▶ [PROBLEM TO WORK ON] Update these lines by changing "Tumbler" to "Travel Mug" and leave the rest of the text unchanged. Include only the text in your answer, without the pictures.

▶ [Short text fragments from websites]
%%
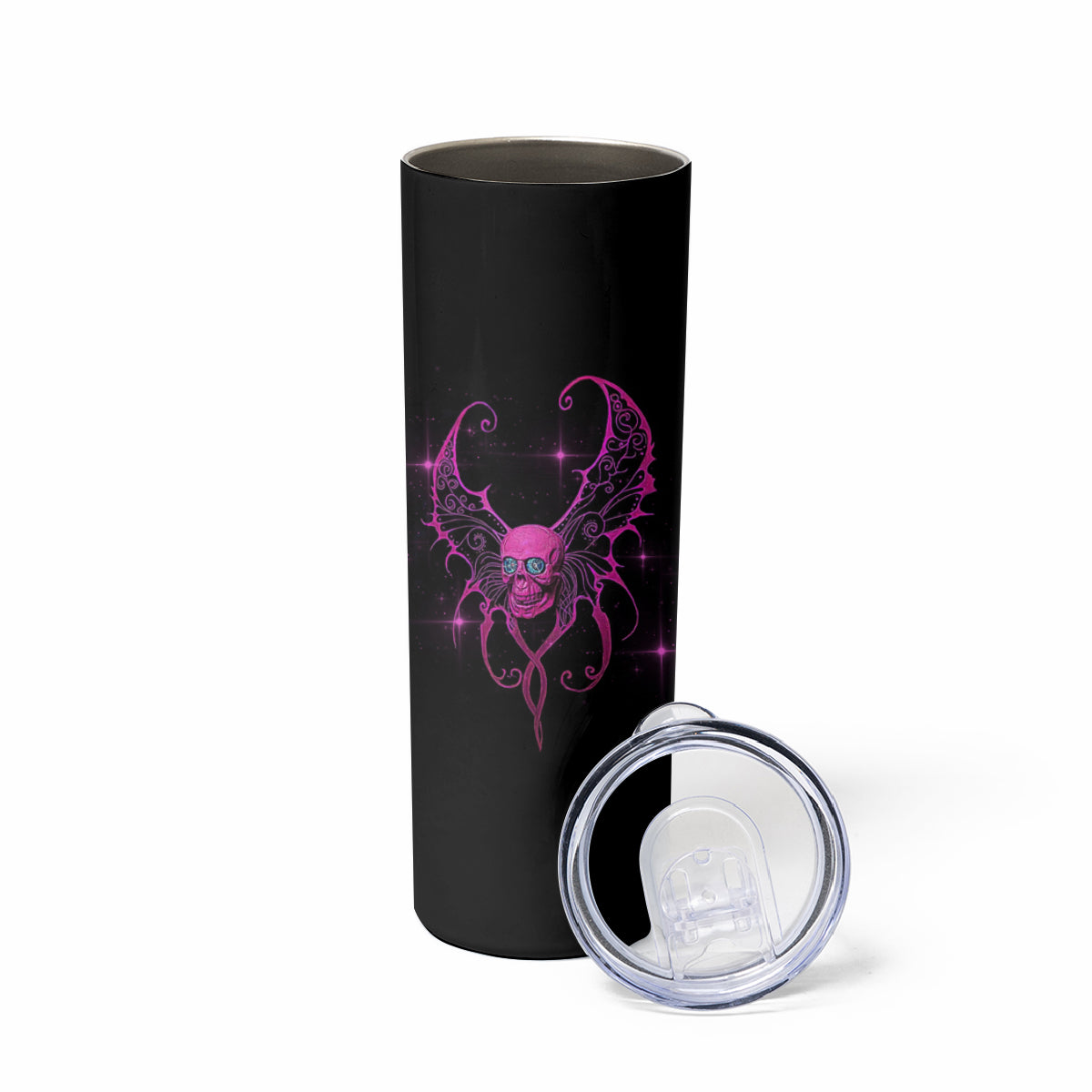 Karma Fairy Skul Skinny Tumbler - Wonder Print Shop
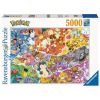 Dėlionė Ravensburger Pokemon 16845, 101 cm x 153 cm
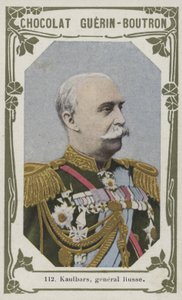 Kaulbars, russischer General von French School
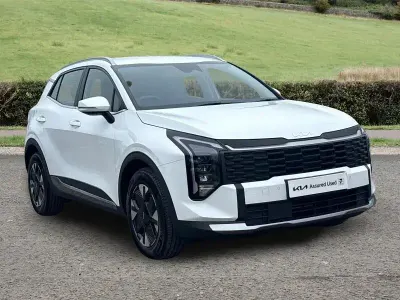Used Kia Sportage 150 HP (110 kW) 2025 White SUV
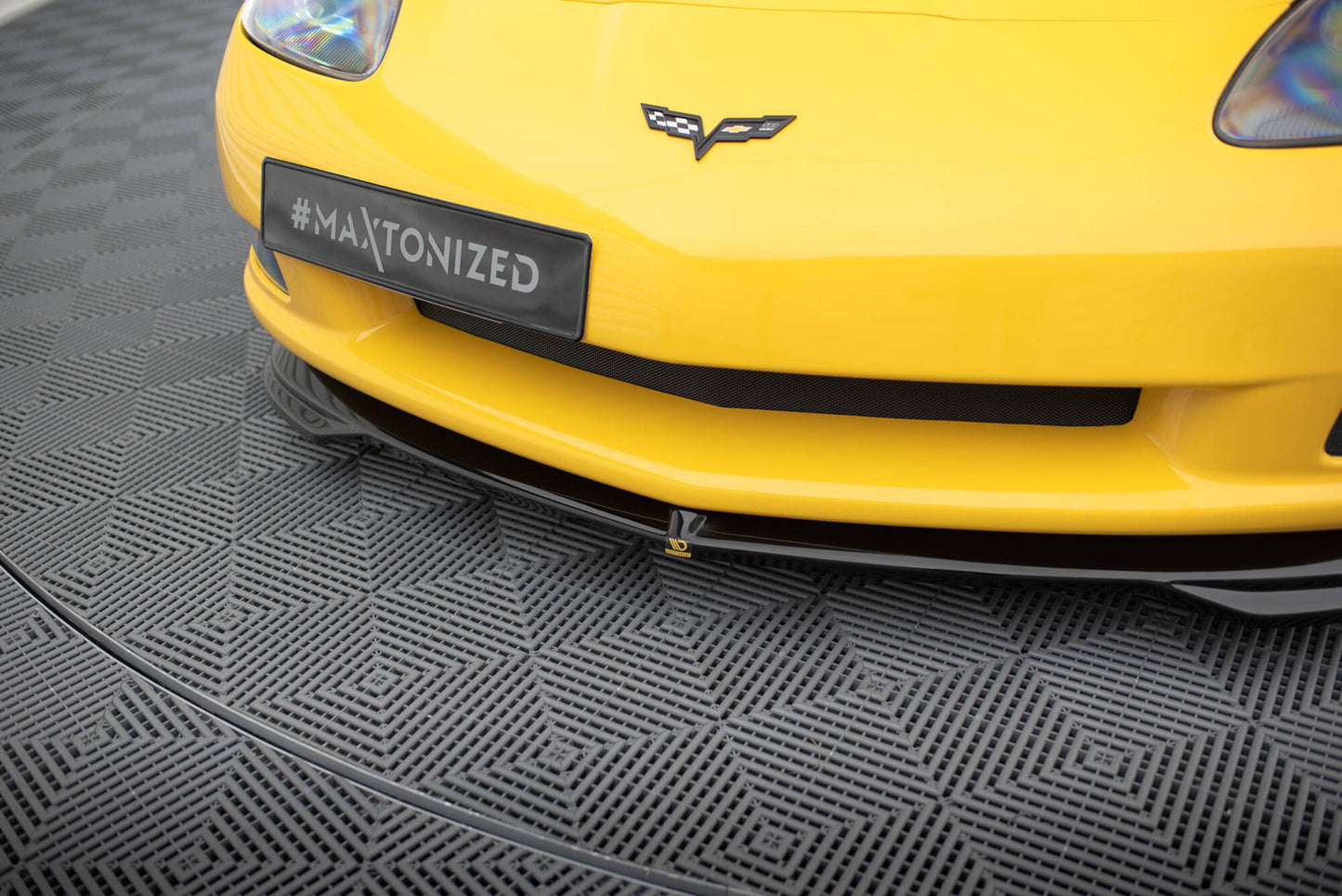 Splitter Przedni Chevrolet Corvette C6 Maxton Design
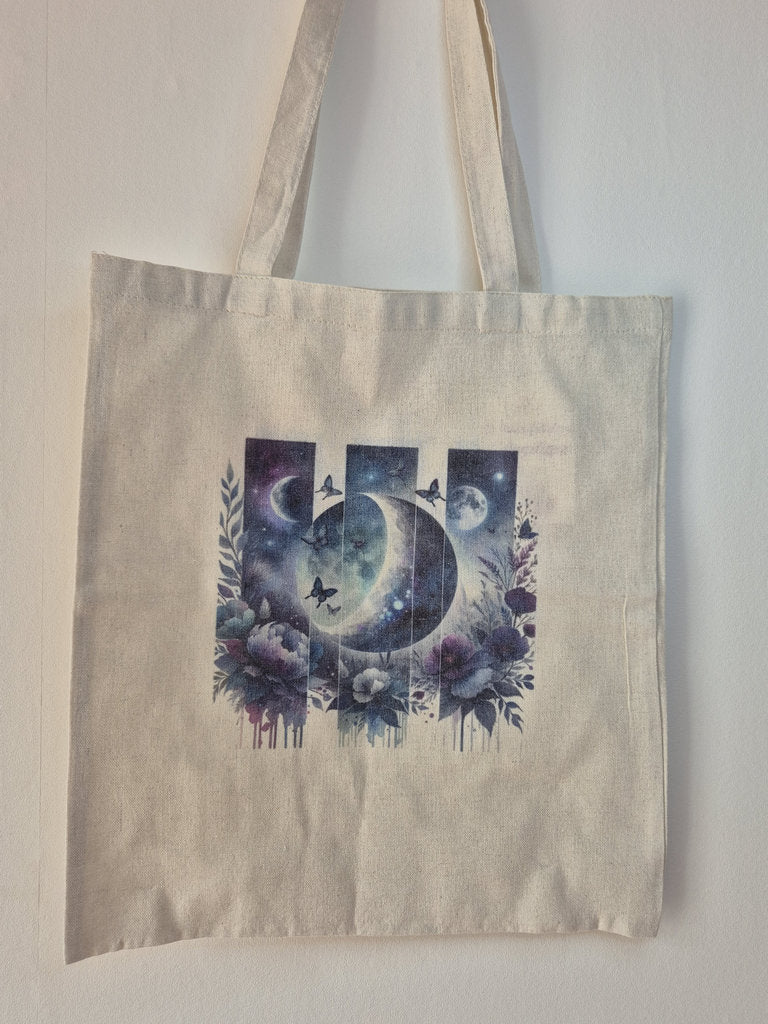 Tote bag Lune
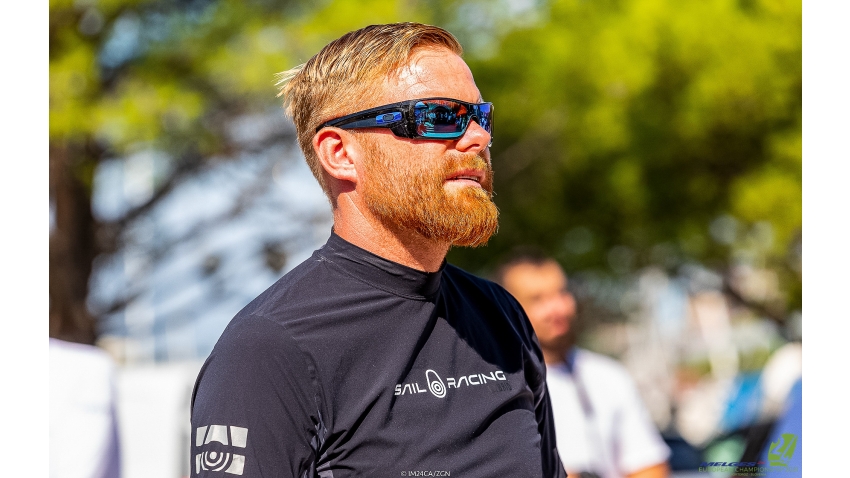 Marc Wain Pedersen - Melges 24 European Championship 2021 - Portoroz, Slovenia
%%
▶ [SOLUTION FOR THIS EXERCISE]
 Karma Fairy Skul Skinny Travel Mug - Wonder Print Shop
 Dėlionė Ravensburger Pokemon 16845, 101 cm x 153 cm
 Kaulbars, russischer General von French School
Used Kia Sportage 150 HP (110 kW) 2025 White SUV
 Splitter Przedni Chevrolet Corvette C6 Maxton Design
 Tote bag Lune
 Marc Wain Pedersen - Melges 24 European Championship 2021 - Portoroz, Slovenia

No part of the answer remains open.